けれど、溜息と共に続いたレクスの言葉は想像していたものではなかった。
「あなたが傷つくところは見たくはないと言いましたが?」
驚いて顔を上げると、レクスは朝と同じ不機嫌そうな表情でサラを見ていた。
「いや、あれはそれほど」
たいしたことじゃない――そう言う前にレクスが不機嫌なまま口を開いた。
「同じです」
「同じ?」
意味がわからずに首を傾げる。
「あの程度の痛みはたいしたことありません」
慰めてくれているのだとようやく気付き、その優しさに視界がぼやける。けれど今泣けばレクスが困らせるだろうと、零れ落ちそうになる涙を必死に堪えた。
「今度は成功させます」
サラは鼻声と潤む瞳を誤魔化すように何度も頷いた。
「血は使わないでください。もし傷をつけるようなら拒否します」
「でも」「拒否します」
レクスは爽やかな笑顔で繰り返し、サラの言葉を強引に遮った。
「わかりました。傷はつけません」
一度失敗しているサラは渋々白旗を振った。
「――名前」
不意の言葉にサラはレクスを正面から見つめた。
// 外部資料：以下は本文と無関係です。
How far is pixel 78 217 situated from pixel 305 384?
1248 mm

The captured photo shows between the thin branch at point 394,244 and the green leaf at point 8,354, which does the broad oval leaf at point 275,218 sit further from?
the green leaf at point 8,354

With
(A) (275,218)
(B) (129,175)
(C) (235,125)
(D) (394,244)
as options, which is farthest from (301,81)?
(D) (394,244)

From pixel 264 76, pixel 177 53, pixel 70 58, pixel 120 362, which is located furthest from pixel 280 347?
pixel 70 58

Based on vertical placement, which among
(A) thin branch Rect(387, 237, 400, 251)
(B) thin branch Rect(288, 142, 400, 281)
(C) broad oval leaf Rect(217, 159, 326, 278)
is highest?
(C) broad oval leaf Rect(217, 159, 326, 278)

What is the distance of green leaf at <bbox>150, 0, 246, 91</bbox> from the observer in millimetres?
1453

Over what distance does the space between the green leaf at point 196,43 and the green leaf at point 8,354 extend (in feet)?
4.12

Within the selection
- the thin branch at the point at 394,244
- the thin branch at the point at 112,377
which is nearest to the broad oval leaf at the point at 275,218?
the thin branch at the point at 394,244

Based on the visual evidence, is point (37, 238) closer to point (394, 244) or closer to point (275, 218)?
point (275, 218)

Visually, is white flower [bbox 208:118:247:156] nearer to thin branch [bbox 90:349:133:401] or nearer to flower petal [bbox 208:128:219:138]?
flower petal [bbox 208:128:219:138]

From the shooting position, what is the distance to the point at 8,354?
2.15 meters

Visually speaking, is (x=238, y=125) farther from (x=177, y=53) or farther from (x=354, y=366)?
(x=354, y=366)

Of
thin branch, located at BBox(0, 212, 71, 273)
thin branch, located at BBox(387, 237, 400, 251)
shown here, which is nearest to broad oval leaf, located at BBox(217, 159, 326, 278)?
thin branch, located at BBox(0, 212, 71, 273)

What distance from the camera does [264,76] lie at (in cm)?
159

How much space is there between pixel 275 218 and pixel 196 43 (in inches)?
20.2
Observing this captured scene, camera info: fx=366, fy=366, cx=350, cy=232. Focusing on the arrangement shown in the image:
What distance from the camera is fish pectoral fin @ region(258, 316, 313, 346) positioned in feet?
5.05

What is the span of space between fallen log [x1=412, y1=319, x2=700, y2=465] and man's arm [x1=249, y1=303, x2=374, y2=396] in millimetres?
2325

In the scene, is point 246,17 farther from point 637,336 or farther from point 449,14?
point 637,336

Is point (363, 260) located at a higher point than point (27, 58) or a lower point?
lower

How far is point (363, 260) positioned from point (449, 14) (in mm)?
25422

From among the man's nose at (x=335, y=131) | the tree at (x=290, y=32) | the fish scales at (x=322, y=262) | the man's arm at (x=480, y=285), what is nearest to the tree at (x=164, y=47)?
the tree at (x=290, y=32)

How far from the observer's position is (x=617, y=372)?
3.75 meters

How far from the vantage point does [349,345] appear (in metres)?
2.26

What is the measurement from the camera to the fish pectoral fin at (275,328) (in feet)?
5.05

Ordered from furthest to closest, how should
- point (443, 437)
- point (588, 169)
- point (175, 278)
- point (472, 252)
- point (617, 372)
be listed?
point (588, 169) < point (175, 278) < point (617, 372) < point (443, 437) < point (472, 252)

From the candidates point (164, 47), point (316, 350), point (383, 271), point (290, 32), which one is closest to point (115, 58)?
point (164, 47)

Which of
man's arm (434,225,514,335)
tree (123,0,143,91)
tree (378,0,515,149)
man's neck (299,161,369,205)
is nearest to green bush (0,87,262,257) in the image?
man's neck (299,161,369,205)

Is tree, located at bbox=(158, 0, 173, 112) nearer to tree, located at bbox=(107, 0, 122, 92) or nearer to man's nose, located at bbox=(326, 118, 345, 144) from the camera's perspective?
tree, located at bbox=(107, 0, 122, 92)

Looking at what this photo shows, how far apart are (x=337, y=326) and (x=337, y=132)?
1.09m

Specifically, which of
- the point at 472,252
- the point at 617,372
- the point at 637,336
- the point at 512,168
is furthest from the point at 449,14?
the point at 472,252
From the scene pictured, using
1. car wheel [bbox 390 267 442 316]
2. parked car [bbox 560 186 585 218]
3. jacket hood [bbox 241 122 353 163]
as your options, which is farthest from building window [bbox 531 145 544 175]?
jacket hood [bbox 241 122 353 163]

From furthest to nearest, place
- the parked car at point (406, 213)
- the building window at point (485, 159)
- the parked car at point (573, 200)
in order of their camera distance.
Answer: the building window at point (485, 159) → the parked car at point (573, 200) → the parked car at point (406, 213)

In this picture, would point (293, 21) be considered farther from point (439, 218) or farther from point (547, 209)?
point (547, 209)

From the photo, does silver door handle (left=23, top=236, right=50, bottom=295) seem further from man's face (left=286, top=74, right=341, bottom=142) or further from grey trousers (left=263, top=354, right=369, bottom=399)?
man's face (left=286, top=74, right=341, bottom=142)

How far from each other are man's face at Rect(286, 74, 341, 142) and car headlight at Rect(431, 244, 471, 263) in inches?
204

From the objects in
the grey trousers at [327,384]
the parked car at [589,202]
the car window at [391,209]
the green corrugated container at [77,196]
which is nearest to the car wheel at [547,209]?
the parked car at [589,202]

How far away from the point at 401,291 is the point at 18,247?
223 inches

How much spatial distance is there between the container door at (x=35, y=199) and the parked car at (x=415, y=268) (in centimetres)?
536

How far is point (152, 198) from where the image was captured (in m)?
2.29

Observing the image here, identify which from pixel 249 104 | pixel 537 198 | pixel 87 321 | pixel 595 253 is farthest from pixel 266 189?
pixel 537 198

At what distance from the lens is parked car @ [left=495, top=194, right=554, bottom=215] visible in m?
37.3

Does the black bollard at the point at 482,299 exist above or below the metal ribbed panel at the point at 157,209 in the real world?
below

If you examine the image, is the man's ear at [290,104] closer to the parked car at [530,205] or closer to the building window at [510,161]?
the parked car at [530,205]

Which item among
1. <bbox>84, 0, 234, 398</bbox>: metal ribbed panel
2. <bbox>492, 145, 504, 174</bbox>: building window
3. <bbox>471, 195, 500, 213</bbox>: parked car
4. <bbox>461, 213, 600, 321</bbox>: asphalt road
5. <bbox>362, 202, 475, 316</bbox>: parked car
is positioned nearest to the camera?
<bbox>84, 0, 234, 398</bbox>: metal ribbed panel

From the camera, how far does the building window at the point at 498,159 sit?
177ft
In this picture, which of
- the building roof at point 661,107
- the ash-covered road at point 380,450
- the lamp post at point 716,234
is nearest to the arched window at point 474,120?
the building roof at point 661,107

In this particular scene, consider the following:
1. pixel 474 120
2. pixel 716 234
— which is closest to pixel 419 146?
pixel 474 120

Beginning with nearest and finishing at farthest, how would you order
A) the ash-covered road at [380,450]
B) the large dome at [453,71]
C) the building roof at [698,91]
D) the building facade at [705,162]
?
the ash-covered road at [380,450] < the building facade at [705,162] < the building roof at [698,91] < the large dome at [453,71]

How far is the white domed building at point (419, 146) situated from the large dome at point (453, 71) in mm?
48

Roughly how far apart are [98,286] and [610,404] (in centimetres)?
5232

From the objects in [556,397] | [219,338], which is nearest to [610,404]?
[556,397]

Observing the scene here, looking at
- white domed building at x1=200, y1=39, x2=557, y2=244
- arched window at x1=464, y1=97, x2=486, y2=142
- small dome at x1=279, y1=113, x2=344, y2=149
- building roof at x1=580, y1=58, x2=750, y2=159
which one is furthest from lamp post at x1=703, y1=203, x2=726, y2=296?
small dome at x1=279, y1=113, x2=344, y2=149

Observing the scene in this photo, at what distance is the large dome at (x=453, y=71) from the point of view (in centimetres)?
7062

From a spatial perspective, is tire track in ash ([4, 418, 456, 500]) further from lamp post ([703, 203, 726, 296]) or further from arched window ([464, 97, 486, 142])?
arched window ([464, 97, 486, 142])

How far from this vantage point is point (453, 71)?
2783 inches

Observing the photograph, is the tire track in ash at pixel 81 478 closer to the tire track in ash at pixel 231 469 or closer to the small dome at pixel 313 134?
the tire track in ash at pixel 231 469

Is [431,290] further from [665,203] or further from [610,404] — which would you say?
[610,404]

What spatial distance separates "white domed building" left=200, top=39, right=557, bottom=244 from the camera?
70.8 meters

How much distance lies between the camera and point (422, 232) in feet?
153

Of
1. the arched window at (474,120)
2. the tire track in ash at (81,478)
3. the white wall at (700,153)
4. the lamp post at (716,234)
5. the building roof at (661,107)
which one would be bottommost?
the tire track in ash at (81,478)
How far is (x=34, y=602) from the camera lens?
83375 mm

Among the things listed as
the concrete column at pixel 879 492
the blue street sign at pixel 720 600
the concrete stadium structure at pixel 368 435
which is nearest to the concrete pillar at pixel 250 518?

彼は一変して不安そうな表情を浮かべていた。
「名前を思い出しても、レクスと呼んでくれますか?」
それは私が勝手に付けた名前ですよ。
そう言おうとしたがレクスの表情に言葉にはできなかった。
「私が何者でも、傍にいることを許してくれますか?」
黄金の瞳は漠然とした大きな不安に耐えているように見えた。
記憶をなくしながらも今を過ごしていて、新しく生活をしているところに突然過去を思い出したら――。本当は何者なのか。それまでどう過ごしてきたのか。どうしてこうなったのか。記憶が戻れば否応なく過去の自分を受け入れなければならない。
例えそれが、今の自分と遠くかけ離れていたとしても。
サラは口角を上げてレクスを見上げた。
「私の中でレクスさんはレクスさんです」
自然とレクスの腕を掴んでいた。
「泣く子も黙る魔王でも例え今とは違う姿でも、レクスさんが望むならずっと傍にいてください」
でもこの家に入らないくらいのドラゴンだったらその時は一緒に考えましょう、とサラは冗談めかして笑った。
レクスは嬉しそうに目を細めサラの肩に額を乗せた。サラはレクスの広い背中にそっと腕を回した。